In their biomechanical study, Choi et al. 17 used synthetic composite bone to evaluate the stiffness of comminuted periprosthetic femoral shaft fractures. They found increased stiffness to axial loading, lateral bending, and torsion when an anterior locked plate was combined with a lateral locked plate in comparison with the single-plate design. In accordance with the tension band concept, orthogonal double-plating was applied to patients with periprosthetic femoral fractures and femoral shaft nonunion, and they were satisfied with the outcomes.18–20 Mechanical stability considerably affects local vascularization and tissue differentiation during callus healing. We speculated that double-plating (anterior and lateral plating) provides a biomechanically superior fracture fixation construct to stabilize comminuted femoral fractures compared with single lateral plating. Recent studies have revealed satisfactory clinical outcomes in patients with femoral shaft fractures treated with minimally invasive techniques and plate–screw fixation in accordance with biological fixation principles.6,12,21,22 Most of the patients in the present study achieved satisfactory ROM and muscle strength after the operation. The ROM values continued to improve until 6 months after the surgery, but only small changes were seen after 6 months. At the final follow-up, the Nonarthritic Hip Score and Lysholm Knee Score were correlated with excellent function and low disability.

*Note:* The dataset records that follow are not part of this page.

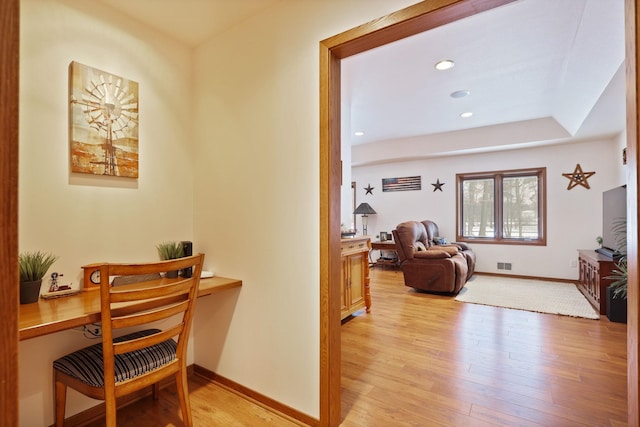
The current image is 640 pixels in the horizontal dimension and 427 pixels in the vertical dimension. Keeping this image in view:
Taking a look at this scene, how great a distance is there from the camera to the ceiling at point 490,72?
2195 millimetres

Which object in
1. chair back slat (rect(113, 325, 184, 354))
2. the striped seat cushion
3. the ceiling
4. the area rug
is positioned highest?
the ceiling

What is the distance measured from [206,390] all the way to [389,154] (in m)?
5.62

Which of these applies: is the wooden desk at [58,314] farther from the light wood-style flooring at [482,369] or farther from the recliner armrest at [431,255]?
the recliner armrest at [431,255]

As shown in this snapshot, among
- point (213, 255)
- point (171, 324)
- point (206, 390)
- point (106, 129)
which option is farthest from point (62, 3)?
point (206, 390)

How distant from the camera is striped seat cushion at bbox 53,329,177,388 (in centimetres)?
144

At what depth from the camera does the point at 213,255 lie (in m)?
2.32

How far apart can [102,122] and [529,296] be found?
5396mm

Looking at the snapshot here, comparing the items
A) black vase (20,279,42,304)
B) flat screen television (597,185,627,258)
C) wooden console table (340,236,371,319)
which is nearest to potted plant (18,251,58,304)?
black vase (20,279,42,304)

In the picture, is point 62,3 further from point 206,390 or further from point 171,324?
→ point 206,390

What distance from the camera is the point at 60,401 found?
5.23 feet

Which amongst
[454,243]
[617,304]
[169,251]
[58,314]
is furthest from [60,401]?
[454,243]

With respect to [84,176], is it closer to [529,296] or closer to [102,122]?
[102,122]

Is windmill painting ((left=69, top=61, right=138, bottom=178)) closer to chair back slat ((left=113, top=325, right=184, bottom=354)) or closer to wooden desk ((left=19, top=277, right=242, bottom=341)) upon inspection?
wooden desk ((left=19, top=277, right=242, bottom=341))

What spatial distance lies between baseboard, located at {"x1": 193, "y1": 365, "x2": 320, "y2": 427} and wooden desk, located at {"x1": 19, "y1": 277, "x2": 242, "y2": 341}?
1.01 meters
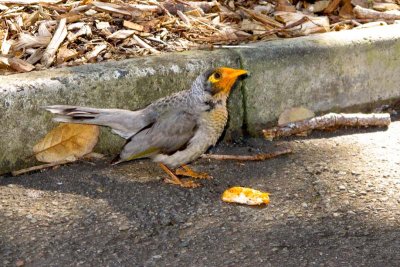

This study has several limitations, including its retrospective nature and the biases inherent to such study designs. Because of the lack of a control group, a statistical analysis to determine the risk ratio of postoperative complications was not performed. The functional scores obtained at the latest follow-up did not allow us to determine whether statistically and clinically significant functional improvements had occurred over time.
In summary, orthogonal double-plating fixation is a safe and effective alternative technique for treatment of femoral shaft fractures in patients with an injured chest. This technique can be used when IMN fixation is unsuitable for adult polytraumatized patients.
Footnotes
Declaration of conflicting interest
The authors declare that there is no conflict of interest.
Funding
This work was supported by the Fund for Distinguished Young Doctors from Shanghai Municipal Commission of Health and Family Planning to Dr. Tao Cheng.